Veteran Vaticanist Sandro Magister reported today on his blog Settimo Cielo that French papal diplomat, Archbishop Christophe Pierre, is to be “imminently” promoted to the nunciature in Washington D.C., replacing the current apostolic nuncio, Archbishop Carlo Maria Viganò, who has reached the usual retiring age of 75.
The appointment of “Bergoglian” Archbishop Pierre, 70, is a crucial one given the influential role of the apostolic nuncio in helping to select bishops of the country he serves.
Although the Vatican has yet to make any official announcement, Magister has had a number of accurate and well-sourced stories lately, including correctly predicting the historic meeting between Pope Francis and Patriarch Kirill last month, and obtaining a draft text of a letter signed by 13 cardinals and sent to the Pope during last year’s Synod on the Family.
The news of the possible appointment follows controversy over criticism made in Mexico City’s archdiocesan newspaper of Pope Francis’ improvised comments in a speech to Mexican bishops during his visit to the country in February.
In that speech, the Pope criticized Mexico’s bishops for living like princes and resting on their laurels, and said if they fight, then they should do so “as men, face-to-face.”
An editorial on March 5 in the archdiocesan publication Desde la Fe expressed perplexity over why the Pope would scold Mexican bishops, and listed their achievements that included keeping more than 80 per cent of the population professing Catholicism in the face of poaching by evangelical sects. The editorial suggested that the Pope was responding to “bad advice” and wondered who had been advising him.
The article does not name names, but Vaticanist Andrea Tornielli pointed out that the apostolic nuncio of a country to be visited by the Pope always plays a key role in advising him on what to say. Therefore in this case, he added, it would have been Archbishop Pierre. The French diplomat has served a relatively long time as nuncio in Mexico (he was appointed there in 2007) and so he is expected to be moved soon.
Magister pointed out that Archbishop Pierre would be only the second French-speaking nuncio in the history of the nunciature in Washington. Belgian Jean Jadot served there from 1973 to 1980 and was remembered for a series of “daring appointments” including those of Rembert Weakland in Milwaukee and Raymond Hunthausen in Seattle.
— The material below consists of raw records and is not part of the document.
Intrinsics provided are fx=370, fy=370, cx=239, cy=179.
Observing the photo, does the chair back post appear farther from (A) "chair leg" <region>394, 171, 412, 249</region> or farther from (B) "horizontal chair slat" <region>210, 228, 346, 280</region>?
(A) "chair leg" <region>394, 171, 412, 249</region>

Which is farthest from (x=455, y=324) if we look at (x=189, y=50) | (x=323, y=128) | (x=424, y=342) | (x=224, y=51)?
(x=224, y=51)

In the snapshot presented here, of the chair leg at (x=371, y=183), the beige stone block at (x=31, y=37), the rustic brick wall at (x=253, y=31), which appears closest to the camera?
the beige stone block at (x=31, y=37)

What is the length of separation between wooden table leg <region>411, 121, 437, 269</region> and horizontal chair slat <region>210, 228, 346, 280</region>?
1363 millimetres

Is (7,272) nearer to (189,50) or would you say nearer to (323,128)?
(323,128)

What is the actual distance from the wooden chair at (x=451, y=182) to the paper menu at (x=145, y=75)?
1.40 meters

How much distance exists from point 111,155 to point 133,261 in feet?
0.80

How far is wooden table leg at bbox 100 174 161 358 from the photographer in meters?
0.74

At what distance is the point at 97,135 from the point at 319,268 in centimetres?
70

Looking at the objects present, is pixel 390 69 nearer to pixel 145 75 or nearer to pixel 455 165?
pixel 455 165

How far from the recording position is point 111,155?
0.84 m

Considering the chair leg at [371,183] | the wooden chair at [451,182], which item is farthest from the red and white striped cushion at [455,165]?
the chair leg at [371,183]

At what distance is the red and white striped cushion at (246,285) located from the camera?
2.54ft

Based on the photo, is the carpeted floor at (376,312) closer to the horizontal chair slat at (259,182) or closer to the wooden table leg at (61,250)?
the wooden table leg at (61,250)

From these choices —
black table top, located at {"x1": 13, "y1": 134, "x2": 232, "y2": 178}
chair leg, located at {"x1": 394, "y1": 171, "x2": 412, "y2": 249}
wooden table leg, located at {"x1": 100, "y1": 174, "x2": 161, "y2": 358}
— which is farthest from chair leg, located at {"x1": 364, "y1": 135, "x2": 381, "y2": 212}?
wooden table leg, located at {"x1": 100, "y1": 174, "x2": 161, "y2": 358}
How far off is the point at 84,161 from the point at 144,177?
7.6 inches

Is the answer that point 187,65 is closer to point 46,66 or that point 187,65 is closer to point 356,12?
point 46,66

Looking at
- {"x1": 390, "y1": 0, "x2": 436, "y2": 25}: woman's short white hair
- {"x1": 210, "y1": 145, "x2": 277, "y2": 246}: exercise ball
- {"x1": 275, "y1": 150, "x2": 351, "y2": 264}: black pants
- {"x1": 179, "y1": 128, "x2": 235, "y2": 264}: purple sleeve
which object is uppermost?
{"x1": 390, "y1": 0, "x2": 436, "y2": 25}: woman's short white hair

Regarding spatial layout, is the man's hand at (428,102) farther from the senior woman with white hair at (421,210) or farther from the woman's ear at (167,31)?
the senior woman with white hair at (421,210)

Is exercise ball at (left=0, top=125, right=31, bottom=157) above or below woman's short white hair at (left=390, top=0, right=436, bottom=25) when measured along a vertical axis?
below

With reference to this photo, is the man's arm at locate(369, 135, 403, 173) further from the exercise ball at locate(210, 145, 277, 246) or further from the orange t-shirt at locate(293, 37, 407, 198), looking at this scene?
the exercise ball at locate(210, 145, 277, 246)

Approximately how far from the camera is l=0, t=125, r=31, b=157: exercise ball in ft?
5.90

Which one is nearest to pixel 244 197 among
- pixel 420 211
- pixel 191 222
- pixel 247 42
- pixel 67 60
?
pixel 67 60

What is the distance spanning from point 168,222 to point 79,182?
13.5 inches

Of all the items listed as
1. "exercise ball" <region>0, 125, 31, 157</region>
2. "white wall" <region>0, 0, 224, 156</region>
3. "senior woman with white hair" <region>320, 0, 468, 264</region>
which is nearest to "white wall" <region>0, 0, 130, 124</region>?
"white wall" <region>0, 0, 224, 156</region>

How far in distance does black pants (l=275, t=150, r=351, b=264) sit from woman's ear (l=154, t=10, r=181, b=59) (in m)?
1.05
Usually apostolic nuncios to Washington go on to be made cardinals, although that was not the case for Archbishop Jadot and, according to Magister, neither is it assured for Archbishop Viganò.
The outgoing apostolic nuncio to Washington was widely believed to have arranged a meeting between Pope Francis and Kim Davis, the Kentucky clerk who refused to issue marriage licenses to same-sex couples, during last September’s papal visit. The Vatican sought to play down the meeting when it became public knowledge.